# Conjunto de tarefas
1 - No texto sobre as eleições no Reino Unido, qual foi a única sondagem a acertar no resultado das eleições de 2017?
2 - Altere o trecho do texto sobre as eleições no Reino Unido que vai de "Porque o Brexit" até "votar nos trabalhistas.", trocando "barco" por "navio".
3 - Dê seguimento ao texto sobre as eleições no Reino Unido a partir do ponto em que termina.

A tempestade perfeita no Reino Unido

Muito está em jogo nas eleições de quinta-feira. Vai ser mais uma noite em claro. Tendo como pano de fundo a permanência ou a saída da União Europeia, nunca como antes esteve um povo tão dividido.

Se há uma semana a sondagem da YouGov, a única a acertar no resultado das eleições de 2017, era clara e peremptória (os conservadores ganhariam nas eleições desta quinta-feira com uma confortável maioria absoluta), de então para cá já nada é claro. Nunca foi. Tendo como pano de fundo a permanência ou a saída da União Europeia, nunca como antes esteve um povo tão dividido.

Fora de Londres, quem apoia os trabalhistas e vive sob o signo do desemprego prepara-se para votar nos conservadores e na, há muito esperada e não cumprida, promessa de saída da União. Ou talvez não. Porque a promessa não foi cumprida, já passaram três anos e meio e outros tantos primeiros-ministros sem um resultado à vista e, por conseguinte, zonas onde sempre se votou nos trabalhistas votarão trabalhista uma vez mais.

Os jovens, os que não podiam votar em 2016 e viram no seu resultado o futuro comprometido, agora já podem e vão votar em massa nos trabalhistas. Ou talvez não. Se a YouGov afirma que os conservadores têm uma maioria confortável garantida à partida, para quê votar? Muitos não se darão ao trabalho de votar, em concordância com congéneres de todas as faixas etárias, incapazes de acreditar no sistema político que lhes deu voz mas foi incapaz de os ouvir. Isto porque todas as outras sondagens apontam para a queda acentuada dos partidos periféricos, bipolarizando o voto em redor dos dois partidos de sempre, os mesmos dois partidos responsáveis pela não-concretização do resultado do referendo. 

Porque o Brexit Party afundou o próprio barco ao ceder às pressões dos conservadores, retirando metade dos candidatos das suas listas. Porque os liberais-democratas, os únicos a prometer o cancelamento do “Brexit”, entretanto já não vão cancelar o “Brexit”, querem um referendo, ou talvez não, e quem ia votar Liberal Democrata fica sem outra opção para além de votar nos trabalhistas. 

Os mesmos trabalhistas desacreditados pelo seu líder, Jeremy Corbyn, um líder que não assume as suas posições de esquerda, as quais incluem nacionalizações em larga escala, dos transportes à electricidade, e o epíteto de comunista nas costas. Sob o fantasma da Guerra Fria e do perigo vermelho num país profundamente capitalista, tal cognome acarreta a perda imediata de toda e qualquer eleição. Ou talvez não. Com o programa de governo mais esquerdista das últimas décadas entre o fim da privatização do serviço nacional de saúde, o aumento dos salários, o fim do aumento da idade de reforma, o acabar com os apoios estatais às escolas privadas e a promessa de um segundo referendo, Corbyn é, para já, um socialista a granjear votos por esse país fora.

# Registos guardados
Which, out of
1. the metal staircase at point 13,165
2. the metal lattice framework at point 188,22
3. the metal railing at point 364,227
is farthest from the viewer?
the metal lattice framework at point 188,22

# Respostas por tarefa
1 - A sondagem da YouGov.

2 -
Porque o Brexit Party afundou o próprio navio ao ceder às pressões dos conservadores, retirando metade dos candidatos das suas listas. Porque os liberais-democratas, os únicos a prometer o cancelamento do “Brexit”, entretanto já não vão cancelar o “Brexit”, querem um referendo, ou talvez não, e quem ia votar Liberal Democrata fica sem outra opção para além de votar nos trabalhistas.

3 -
“Os jovens, os que não podiam votar em 2016 e viram no seu resultado o futuro comprometido, agora já podem e vão votar em massa nos trabalhistas. Ou talvez não. Se a YouGov afirma que os conservadores têm uma maioria confortável garantida à partida, para quê votar?”

E os conservadores, qual lebre ao sol a desdenhar a tartaruga, faltam a debates televisivos num acto de sobranceria ou não estivesse a vitória garantida. Afinal, os conservadores são o único partido coerente na sua tomada de posição: a saída da União Europeia com acordo. Ou talvez não. Com a maioria absoluta, talvez o acordo seja metido na gaveta, a saída é uma oportunidade única para transformar o Reino Unido num paraíso fiscal, privatizar a saúde, a educação, os sistemas de reformas, a vida de quem trabalha de modo a manter a actual estrutura social classicista onde cada vez menos quem menos tem pode esperar por uma vida melhor.

Quando para estudar na universidade as propinas são de 9000 libras por ano, mais de metade do país desiste de sonhar por uma vida melhor. E quem não desiste e contrai um empréstimo, começa a vida profissional, se começar, se tiver emprego, com uma dívida igual à entrada para uma casa, exequível de ser liquidada ao longo de pelo menos três décadas e onde comprar a tal casa, ou mesmo arrendar, já não é sequer possível.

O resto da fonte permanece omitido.